=== What you will do ===
a – Answer these three questions using the newsletter about the Viable Paradise workshop:
(i) What is the title of the short story the writer read on Story Hour?
(ii) How many students does Viable Paradise accept each year?
(iii) Which novel by Sherwood Smith does the newsletter name?
b – List every award that the newsletter about the Viable Paradise workshop names in describing the faculty.

=== Quoted passage ===
::::

Hello friends,
Happy Halloween season! I am freshly returned from Viable Paradise, a one-week writing workshop hosted in Martha’s Vineyard. It looked something like this:
Viable Paradise also happens to be the subject of today’s newsletter. But first, some news!
News
At the end of September, I read my short story “Filtration Systems” on Story Hour. Here’s the recording.
On November 2, I’m teaching a one-hour workshop on how to apply the Hero’s Journey framework to short fiction.
I’ve got a poem forthcoming in Shakespeare Unleashed. The poem is a horror-leaning Shakespearean sonnet. It should be out in April 2023.
Viable Paradise 2022
Whoo! What a week!
Viable Paradise is a one-week science fiction and fantasy workshop, hosted annually in Martha’s Vineyard. They accept 24 students each year. There’s a lot to be said for Viable Paradise – the strength of the cohort, the beautiful location, the sheer density of information on offer – but when I got the acceptance email, I found myself most looking forward to working with the faculty, who are undeniable greats in the field. For example:
Hugo- and Sturgeon Award-winning author Elizabeth Bear
Hugo-nominated author Max Gladstone
World Fantasy and Shirley Jackson Award-winning author Daryl Gregory
New York Times-bestselling fantasy novelist Scott Lynch
Patrick Nielsen Hayden, editor-in-chief at Tor
Teresa Nielsen Hayden, consulting editor at Tor
Nebula-nominated author Nisi Shawl
Nebula-nominated fantasy novelist Sherwood Smith, who wrote Crown Duel, a highly popular novel among my sixth-grade set
World Fantasy Award-winning author C. L. Polk, who has also been a finalist for every award under the sun
Awards aren’t everything, but they’re not nothing, you know what I mean?

::::

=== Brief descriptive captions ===
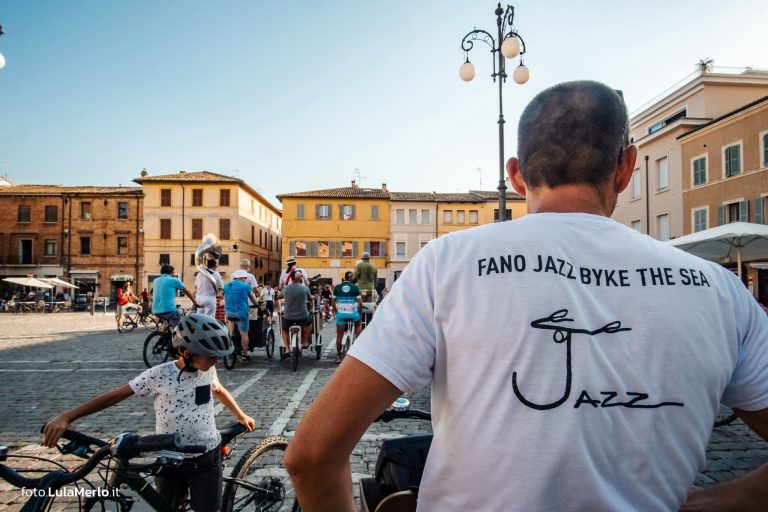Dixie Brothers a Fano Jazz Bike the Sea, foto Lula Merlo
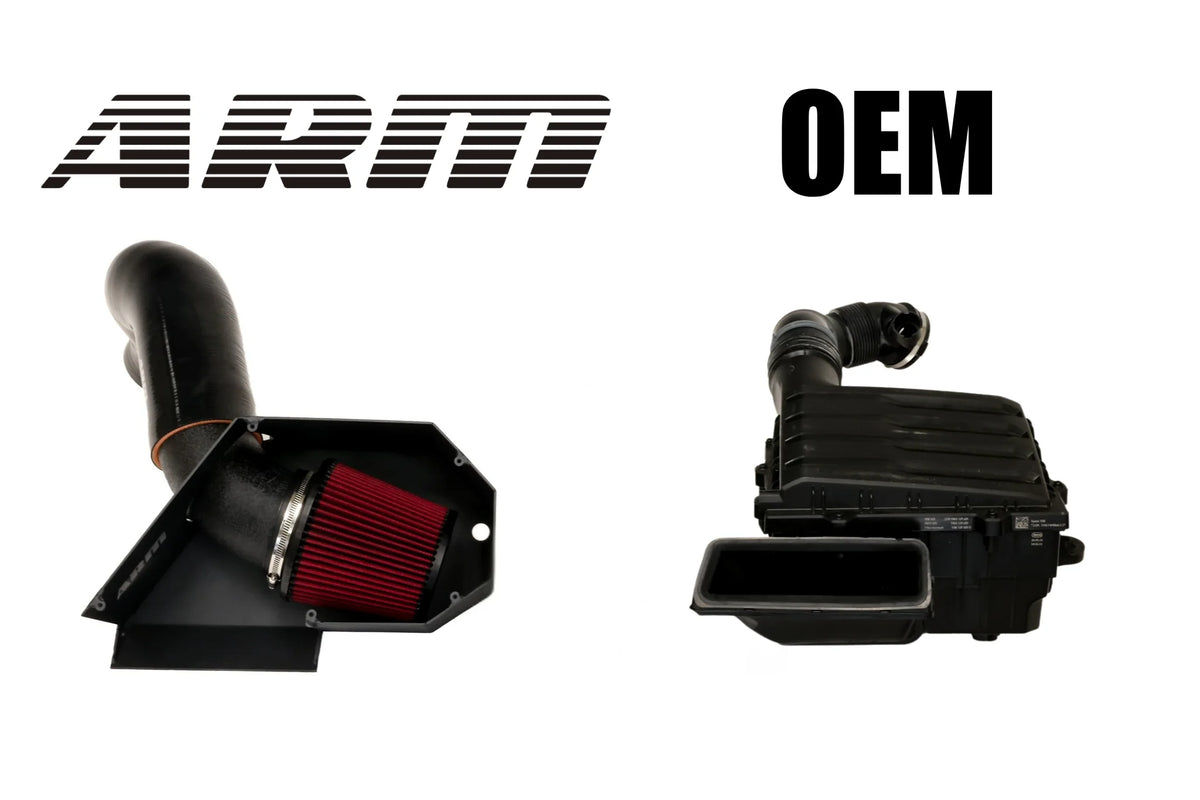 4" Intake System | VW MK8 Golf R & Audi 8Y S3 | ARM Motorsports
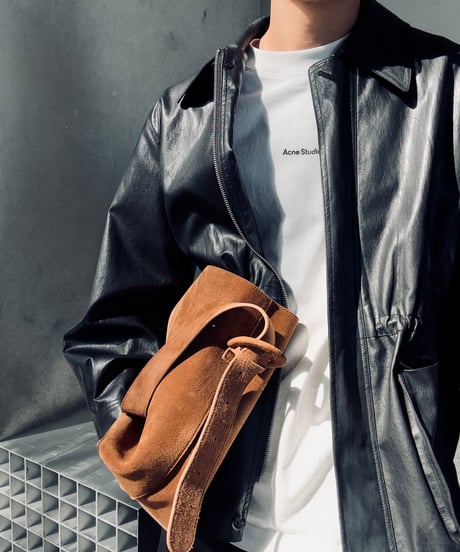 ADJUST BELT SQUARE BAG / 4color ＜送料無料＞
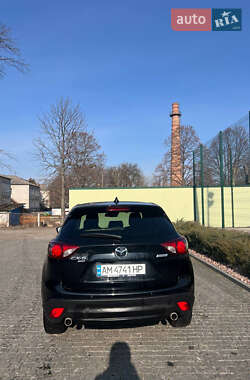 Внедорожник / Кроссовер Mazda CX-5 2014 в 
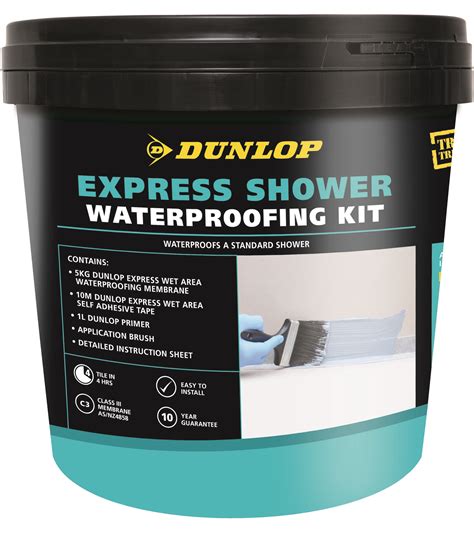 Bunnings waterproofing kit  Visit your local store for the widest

::::

=== Outputs in order ===
a –
(i) "Filtration Systems"
(ii) 24
(iii) Crown Duel

b –
Hugo Award
Sturgeon Award
World Fantasy Award
Shirley Jackson Award
Nebula Award